* DOKUMENTTEXT:

Dr.
Alexander Bissels und Kira Falter
Die
Bildung eines Gemeinschaftsbetriebs als Gestaltungsoption zum
Ausschluss einer Arbeitnehmerüberlassung
Vor
dem Hintergrund der erheblichen gesetzlichen Regulierung der
Zeitarbeit, insbesondere durch die (Wieder-)Einführung einer
gesetzlichen Überlassungshöchstdauer und der zwingenden
Gewährung von equal pay nach neun Monaten eines Einsatzes bei
einem Kunden stellt sich in der Praxis immer wieder verstärkt die
Frage, wie die Arbeitnehmerüberlassung von einem im Rahmen eines
unternehmensübergreifenden, aber gesetzlich nicht nach Maßgabe
des AÜG regulierten Personaleinsatzes in einem
Gemeinschaftsbetrieb abgegrenzt oder wie dieser (bewusst) genutzt
werden kann, um eine Arbeitnehmerüberlassung zu vermeiden; dies
gilt gerade in Konstellationen, in denen ein längerfristiger oder
gar dauerhafter Arbeitskräftebedarf besteht.

* GESPEICHERTE DATEN:

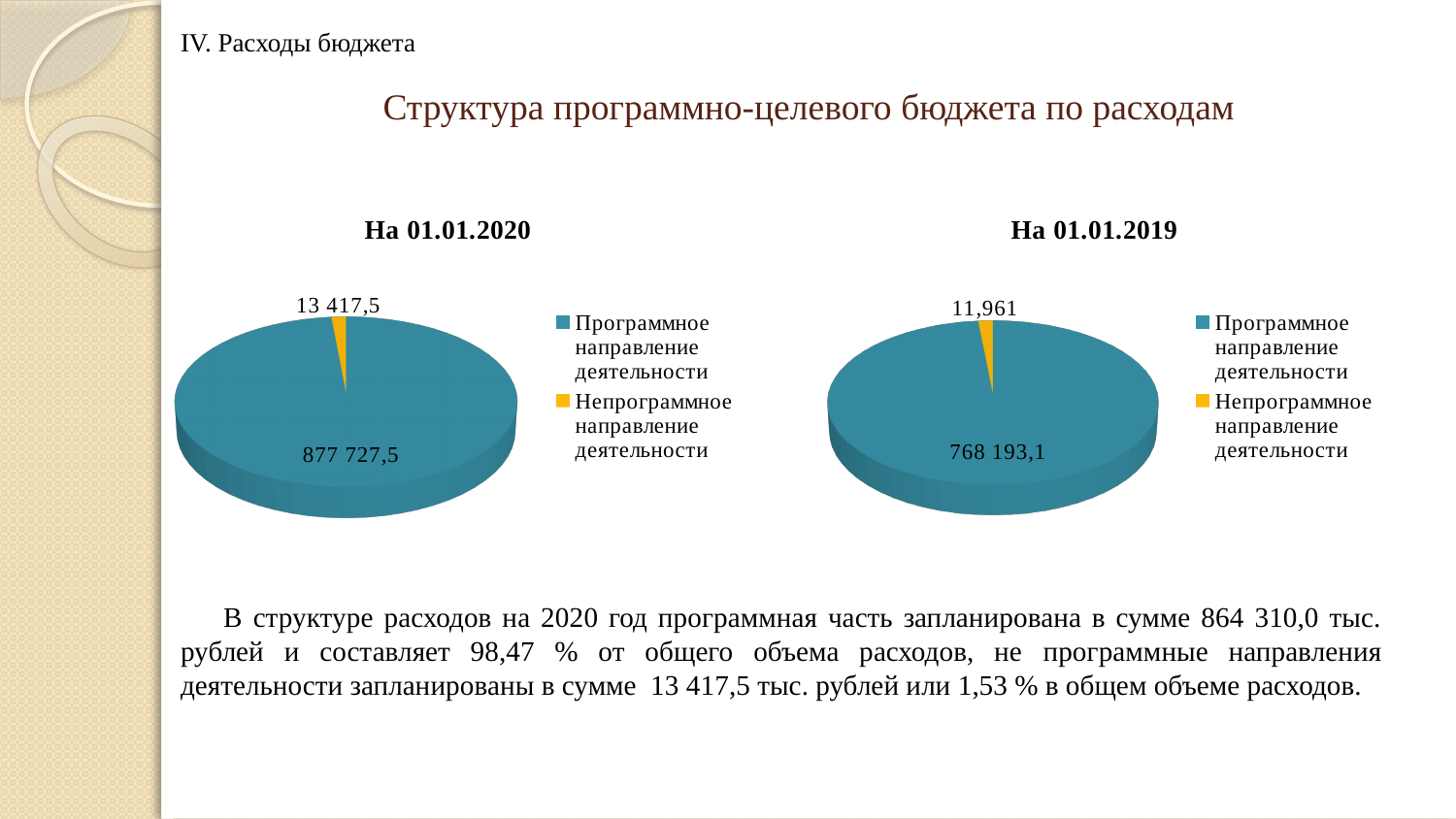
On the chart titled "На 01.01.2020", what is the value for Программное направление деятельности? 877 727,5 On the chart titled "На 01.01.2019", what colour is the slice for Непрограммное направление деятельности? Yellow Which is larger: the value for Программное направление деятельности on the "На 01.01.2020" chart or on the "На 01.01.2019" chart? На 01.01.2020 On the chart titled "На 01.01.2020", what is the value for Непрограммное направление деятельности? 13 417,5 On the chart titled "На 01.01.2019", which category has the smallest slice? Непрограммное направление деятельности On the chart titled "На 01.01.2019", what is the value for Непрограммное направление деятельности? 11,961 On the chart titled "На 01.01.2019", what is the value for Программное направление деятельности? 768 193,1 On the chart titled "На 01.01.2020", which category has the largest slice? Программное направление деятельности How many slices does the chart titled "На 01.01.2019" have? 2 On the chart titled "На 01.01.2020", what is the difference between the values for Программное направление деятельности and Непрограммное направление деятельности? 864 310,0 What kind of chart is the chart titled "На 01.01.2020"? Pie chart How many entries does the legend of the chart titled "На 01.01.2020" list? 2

* IHRE AUFGABE:
Führen Sie den weiter oben stehenden Text über den Gemeinschaftsbetrieb als Gestaltungsoption zur Vermeidung einer Arbeitnehmerüberlassung im Anschluss an seinen letzten Satz fort.

* ERGEBNIS:
I.
Einleitung
Unterscheidungskriterium
ist insoweit der – im Gegensatz zur Arbeitnehmerüberlassung –
bei einem Gemeinschaftsbetrieb bestehende gemeinsame
Betriebszweck. Eine Arbeitnehmerüberlassung liegt vor, wenn der
Vertragsarbeitgeber des Arbeitnehmers dem Kunden den Mitarbeiter
überlässt, um diesen zur Verfolgung des betrieblichen Zwecks des
Kunden einzusetzen. Ein Gemeinschaftsbetrieb von
Vertragsarbeitgeber und dem Dritten liegt dagegen vor, wenn ein
gemeinsamer Betriebszweck beider Unternehmen besteht. Der
Arbeitnehmer wird somit nicht zur Verfolgung eines
"fremden" Betriebszwecks, sondern zu dem Betriebszweck
"auch seines Arbeitgebers" eingesetzt. Um eine
Arbeitnehmerüberlassung zu verneinen, ist es ausreichend, wenn
der Arbeitnehmer bei der Erfüllung seiner Arbeitsleistung u.a.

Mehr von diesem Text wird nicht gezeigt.